Mas chega de soltar os demônios com Dexter. Sim, a série se perdeu e não sobre corresponder aos seus momentos de maior expectativa. Sim, a 8ª temporada foi horrível, cheia de falhas e repleta de más ideias (leia mais aqui!). Mas Dexter chegou ao fim com uma conclusão melancólica.
Se o motor da série sempre foi a capacidade (ou não) de Dexter possuir sentimentos e se ele poderia controlar o seu Dark Passenger, a resposta é “Sim” para as duas – e essas respostas geraram o final triste.
Na última temporada (e especialmente nessa), Dexter teve sua necessidade de matar sob controle com a influência de Hannah (ao contrário das tentativas frustradas de Debra). Com a madame Hera Venenosa do seu lado, matar tinha virado obrigação para Dexter – ele precisava se livrar de Isaac (Ray Stevenson) e precisava proteger Vogel, mas não tinha o desejo de matar ninguém nesse tempo.
Porém (sempre há um porém), as consequências das suas ações cobram o seu preço. Ter emoções é uma faca de dois gumes e o fato de Dexter QUERER uma vida tranquila e feliz com Hannah e o fato dele AMAR Debra é justamente o que gera a CULPA que destrói Dexter. Foi o fato dele quere estar com Hannah, que faz com que ele não mate Saxon – o que abre o espaço para ele atirar em Debra; que gera todo o final. É a empatia recém-desenvolvida de Dexte, que faz com que ele sinta a terrível culpa suicida por tudo que causou na irmã nos últimos anos e que trás o pensamento de que ele, inevitavelmente, fará o mesmo com Hannah e Harrison.
Vendo assim, o final de Dexter faz sentido e foi um momento tocante, acima dessa última temporada. Dexter conclui bem, talvez porque o final já estivesse definido, talvez porque seja o mesmo final dos livros (não sei dizer), talvez porque os roteiristas finalmente acertaram uma – o que não salva a sucessão gigantesca de erros que foi esse ano final.
Por fim, se estivessemos falando de uma série que apresentou nos últimos anos um grau de profundidade maior, nós poderíamos ter Harry como o vilão final. Dá pra realmente parar pra pensar e ver se, afinal de contas, o Dexter seria ou não um serial killer e teria ou não esses impulsos sem a pressão que o pai colocou. Talvez o abuso (sim, dá para classificar como abuso) de Harry em Dexter, sempre privando qualquer ação do garoto, sempre vendo tudo como uma ameaça, não tenha justamente forçado Dexter a ser assim? Talvez, no fundo, no fundo, Dexter apenas simulou a sua psicopatia, tendo sufocado seus sentimentos por anos porque o pai disse que eles não existiam?

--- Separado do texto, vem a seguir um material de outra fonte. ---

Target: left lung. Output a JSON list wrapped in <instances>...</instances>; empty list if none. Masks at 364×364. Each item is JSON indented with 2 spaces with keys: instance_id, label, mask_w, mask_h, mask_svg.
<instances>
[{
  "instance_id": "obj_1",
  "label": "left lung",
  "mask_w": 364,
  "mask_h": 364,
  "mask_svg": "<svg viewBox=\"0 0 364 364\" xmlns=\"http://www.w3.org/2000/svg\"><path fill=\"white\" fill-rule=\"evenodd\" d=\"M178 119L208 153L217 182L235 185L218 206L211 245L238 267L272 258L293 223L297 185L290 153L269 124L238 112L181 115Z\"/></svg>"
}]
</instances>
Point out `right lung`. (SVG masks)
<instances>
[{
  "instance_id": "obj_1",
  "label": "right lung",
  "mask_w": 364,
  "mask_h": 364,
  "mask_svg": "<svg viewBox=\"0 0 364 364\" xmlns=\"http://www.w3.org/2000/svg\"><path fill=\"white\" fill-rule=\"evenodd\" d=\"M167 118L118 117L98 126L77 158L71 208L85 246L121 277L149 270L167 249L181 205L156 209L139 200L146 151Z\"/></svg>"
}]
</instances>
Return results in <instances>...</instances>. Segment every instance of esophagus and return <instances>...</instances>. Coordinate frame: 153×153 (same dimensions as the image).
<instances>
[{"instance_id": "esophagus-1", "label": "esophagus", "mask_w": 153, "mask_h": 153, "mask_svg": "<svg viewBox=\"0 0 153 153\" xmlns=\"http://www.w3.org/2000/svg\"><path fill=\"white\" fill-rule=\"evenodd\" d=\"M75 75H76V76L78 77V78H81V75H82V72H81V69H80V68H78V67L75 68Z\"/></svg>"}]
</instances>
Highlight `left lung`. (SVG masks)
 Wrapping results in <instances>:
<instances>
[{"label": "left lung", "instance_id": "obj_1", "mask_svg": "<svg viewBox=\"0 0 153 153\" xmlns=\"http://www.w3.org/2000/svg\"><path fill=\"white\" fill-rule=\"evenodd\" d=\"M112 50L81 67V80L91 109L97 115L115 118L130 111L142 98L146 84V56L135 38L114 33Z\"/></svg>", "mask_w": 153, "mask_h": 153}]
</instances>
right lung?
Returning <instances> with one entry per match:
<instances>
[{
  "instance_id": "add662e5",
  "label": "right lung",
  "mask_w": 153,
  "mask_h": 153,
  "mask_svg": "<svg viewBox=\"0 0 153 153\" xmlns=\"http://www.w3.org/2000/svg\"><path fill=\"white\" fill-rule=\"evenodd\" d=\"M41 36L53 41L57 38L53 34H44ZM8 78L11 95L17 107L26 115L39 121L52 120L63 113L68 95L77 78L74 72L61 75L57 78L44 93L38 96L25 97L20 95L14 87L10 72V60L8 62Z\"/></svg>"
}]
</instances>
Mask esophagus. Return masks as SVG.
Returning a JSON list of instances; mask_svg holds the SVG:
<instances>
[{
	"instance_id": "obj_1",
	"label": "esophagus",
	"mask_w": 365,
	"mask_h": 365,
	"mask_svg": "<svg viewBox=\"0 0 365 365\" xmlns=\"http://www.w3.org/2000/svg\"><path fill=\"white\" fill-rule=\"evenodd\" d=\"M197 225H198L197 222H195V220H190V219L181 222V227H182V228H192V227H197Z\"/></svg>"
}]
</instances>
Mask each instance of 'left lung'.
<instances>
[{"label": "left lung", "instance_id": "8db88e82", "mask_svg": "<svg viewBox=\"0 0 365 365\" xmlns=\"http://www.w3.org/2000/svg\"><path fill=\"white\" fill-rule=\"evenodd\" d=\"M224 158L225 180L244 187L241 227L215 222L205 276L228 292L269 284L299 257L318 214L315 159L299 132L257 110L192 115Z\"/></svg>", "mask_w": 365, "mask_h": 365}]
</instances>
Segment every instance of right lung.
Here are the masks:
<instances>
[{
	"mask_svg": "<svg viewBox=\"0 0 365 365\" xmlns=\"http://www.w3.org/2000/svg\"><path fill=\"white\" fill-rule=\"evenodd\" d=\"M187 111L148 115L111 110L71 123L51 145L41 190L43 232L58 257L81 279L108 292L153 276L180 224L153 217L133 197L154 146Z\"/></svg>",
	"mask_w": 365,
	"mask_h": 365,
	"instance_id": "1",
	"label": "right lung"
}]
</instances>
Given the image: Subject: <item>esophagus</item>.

Acho que ganho um pouco de liberdade poética devido ao valor emocional empregado em Dexter para poder acreditar que esse é o meu final: Harry é o vilão, Dexter só foi assim por pressão dele. Dexter está agora em algum lugar do mundo, indo do trabalho pra casa apenas para sentar numa cadeira e esperar pacientemente pelo momento de ir trabalhar novamente, olhando pela janeira a vida que poderia ter tido e considerando se ele está longe o suficiente para não fazer mal à mais ninguém, incapaz de se suicidar porque considera que a culpa que carrega não o deixa afundar e a dor que sente ainda não é o suficiente para pagar o dano que fez à Debra, apenas porque o pai não entendeu o seu filho.
Seja como for, foi o que recebemos e acho que a viagem valeu a pena. Obrigado por ter lido até aqui e deixe suas opiniões e mensagens sobre Dexter nos comentários abaixo! :)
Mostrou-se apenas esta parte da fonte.